§ Set problem:
Please copy out the records below, substituting "person" for every "woman" and leaving everything else unchanged.

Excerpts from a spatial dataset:
— begin —

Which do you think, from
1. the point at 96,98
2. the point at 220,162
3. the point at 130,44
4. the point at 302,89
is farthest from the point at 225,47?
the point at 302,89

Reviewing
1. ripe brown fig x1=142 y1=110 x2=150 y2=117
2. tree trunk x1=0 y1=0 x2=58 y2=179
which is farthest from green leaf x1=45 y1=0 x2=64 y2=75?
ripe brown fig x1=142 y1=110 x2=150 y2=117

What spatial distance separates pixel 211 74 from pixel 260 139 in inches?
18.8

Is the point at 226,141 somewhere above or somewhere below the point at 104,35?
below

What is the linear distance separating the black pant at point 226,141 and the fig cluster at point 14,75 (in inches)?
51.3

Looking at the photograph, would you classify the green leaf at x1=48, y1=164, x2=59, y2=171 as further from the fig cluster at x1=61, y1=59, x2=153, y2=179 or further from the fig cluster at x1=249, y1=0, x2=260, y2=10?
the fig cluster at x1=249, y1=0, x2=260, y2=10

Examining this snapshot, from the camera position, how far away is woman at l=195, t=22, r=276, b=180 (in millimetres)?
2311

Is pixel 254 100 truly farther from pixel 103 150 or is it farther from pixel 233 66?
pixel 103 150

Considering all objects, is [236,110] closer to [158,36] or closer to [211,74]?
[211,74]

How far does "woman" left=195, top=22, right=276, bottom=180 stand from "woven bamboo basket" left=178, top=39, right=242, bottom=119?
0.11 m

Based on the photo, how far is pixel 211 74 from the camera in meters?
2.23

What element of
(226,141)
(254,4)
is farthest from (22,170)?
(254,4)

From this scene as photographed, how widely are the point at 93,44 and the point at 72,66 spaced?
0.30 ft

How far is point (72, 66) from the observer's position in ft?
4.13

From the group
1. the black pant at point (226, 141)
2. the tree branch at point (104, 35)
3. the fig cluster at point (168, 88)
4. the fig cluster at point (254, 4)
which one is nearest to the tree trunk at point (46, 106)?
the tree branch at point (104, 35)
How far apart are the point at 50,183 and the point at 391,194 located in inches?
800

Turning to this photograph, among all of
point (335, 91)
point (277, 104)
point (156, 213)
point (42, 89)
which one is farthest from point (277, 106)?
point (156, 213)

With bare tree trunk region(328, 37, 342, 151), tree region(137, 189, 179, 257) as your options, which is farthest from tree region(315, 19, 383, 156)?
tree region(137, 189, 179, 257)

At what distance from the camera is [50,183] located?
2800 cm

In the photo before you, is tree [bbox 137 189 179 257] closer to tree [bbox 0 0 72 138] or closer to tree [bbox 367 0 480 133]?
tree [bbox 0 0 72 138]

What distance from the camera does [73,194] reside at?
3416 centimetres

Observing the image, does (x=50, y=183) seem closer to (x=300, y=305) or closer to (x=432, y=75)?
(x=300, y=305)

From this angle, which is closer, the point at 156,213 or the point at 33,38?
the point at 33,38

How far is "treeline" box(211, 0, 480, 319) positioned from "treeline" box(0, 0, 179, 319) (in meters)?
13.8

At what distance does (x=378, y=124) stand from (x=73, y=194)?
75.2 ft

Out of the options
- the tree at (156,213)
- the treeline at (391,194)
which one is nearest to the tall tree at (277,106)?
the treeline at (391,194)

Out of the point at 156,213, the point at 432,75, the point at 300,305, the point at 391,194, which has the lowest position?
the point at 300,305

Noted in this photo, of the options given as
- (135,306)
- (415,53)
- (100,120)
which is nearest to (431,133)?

— end —

§ Reply to the exercise:
Which do you think, from
1. the point at 96,98
2. the point at 220,162
3. the point at 130,44
4. the point at 302,89
is farthest from the point at 225,47?
the point at 302,89

Reviewing
1. ripe brown fig x1=142 y1=110 x2=150 y2=117
2. tree trunk x1=0 y1=0 x2=58 y2=179
which is farthest from green leaf x1=45 y1=0 x2=64 y2=75?
ripe brown fig x1=142 y1=110 x2=150 y2=117

What spatial distance separates pixel 211 74 from pixel 260 139 in inches?
18.8

Is the point at 226,141 somewhere above or somewhere below the point at 104,35?
below

What is the linear distance separating the black pant at point 226,141 and the fig cluster at point 14,75 (in inches)?
51.3

Looking at the photograph, would you classify the green leaf at x1=48, y1=164, x2=59, y2=171 as further from the fig cluster at x1=61, y1=59, x2=153, y2=179 or further from the fig cluster at x1=249, y1=0, x2=260, y2=10?
the fig cluster at x1=249, y1=0, x2=260, y2=10

Examining this snapshot, from the camera position, how far away is person at l=195, t=22, r=276, b=180 (in millimetres)?
2311

Is pixel 254 100 truly farther from pixel 103 150 or is it farther from pixel 233 66?
pixel 103 150

Considering all objects, is [236,110] closer to [158,36] or closer to [211,74]?
[211,74]

How far does "person" left=195, top=22, right=276, bottom=180 stand from "woven bamboo basket" left=178, top=39, right=242, bottom=119?
0.11 m

Based on the photo, how far is pixel 211 74 from the camera in meters?
2.23

What element of
(226,141)
(254,4)
is farthest from (22,170)?
(254,4)

From this scene as photographed, how widely are the point at 93,44 and the point at 72,66 spaced?
0.30 ft

How far is point (72, 66) from the observer's position in ft?
4.13

From the group
1. the black pant at point (226, 141)
2. the tree branch at point (104, 35)
3. the fig cluster at point (168, 88)
4. the fig cluster at point (254, 4)
which one is nearest to the tree trunk at point (46, 106)?
the tree branch at point (104, 35)
How far apart are the point at 50,183 and the point at 391,194 located in inches?
800

Turning to this photograph, among all of
point (335, 91)
point (277, 104)
point (156, 213)
point (42, 89)
which one is farthest from point (277, 106)?
point (156, 213)

With bare tree trunk region(328, 37, 342, 151), tree region(137, 189, 179, 257) as your options, which is farthest from tree region(315, 19, 383, 156)?
tree region(137, 189, 179, 257)

At what distance from the camera is [50,183] located?
2800 cm

In the photo before you, is tree [bbox 137 189 179 257] closer to tree [bbox 0 0 72 138] or closer to tree [bbox 367 0 480 133]?
tree [bbox 0 0 72 138]

What distance from the camera does [73,194] reside at?
3416 centimetres

Observing the image, does (x=50, y=183) seem closer to (x=300, y=305) or closer to (x=432, y=75)?
(x=300, y=305)

From this angle, which is closer, the point at 156,213 or the point at 33,38?
the point at 33,38

How far is "treeline" box(211, 0, 480, 319) positioned from "treeline" box(0, 0, 179, 319) (in meters)?
13.8

At what distance does (x=378, y=124) stand from (x=73, y=194)?
75.2 ft

Out of the options
- the tree at (156,213)
- the treeline at (391,194)
which one is nearest to the tall tree at (277,106)?
the treeline at (391,194)

Out of the point at 156,213, the point at 432,75, the point at 300,305, the point at 391,194, which has the lowest position?
the point at 300,305

Noted in this photo, of the options given as
- (135,306)
- (415,53)
- (100,120)
which is nearest to (431,133)?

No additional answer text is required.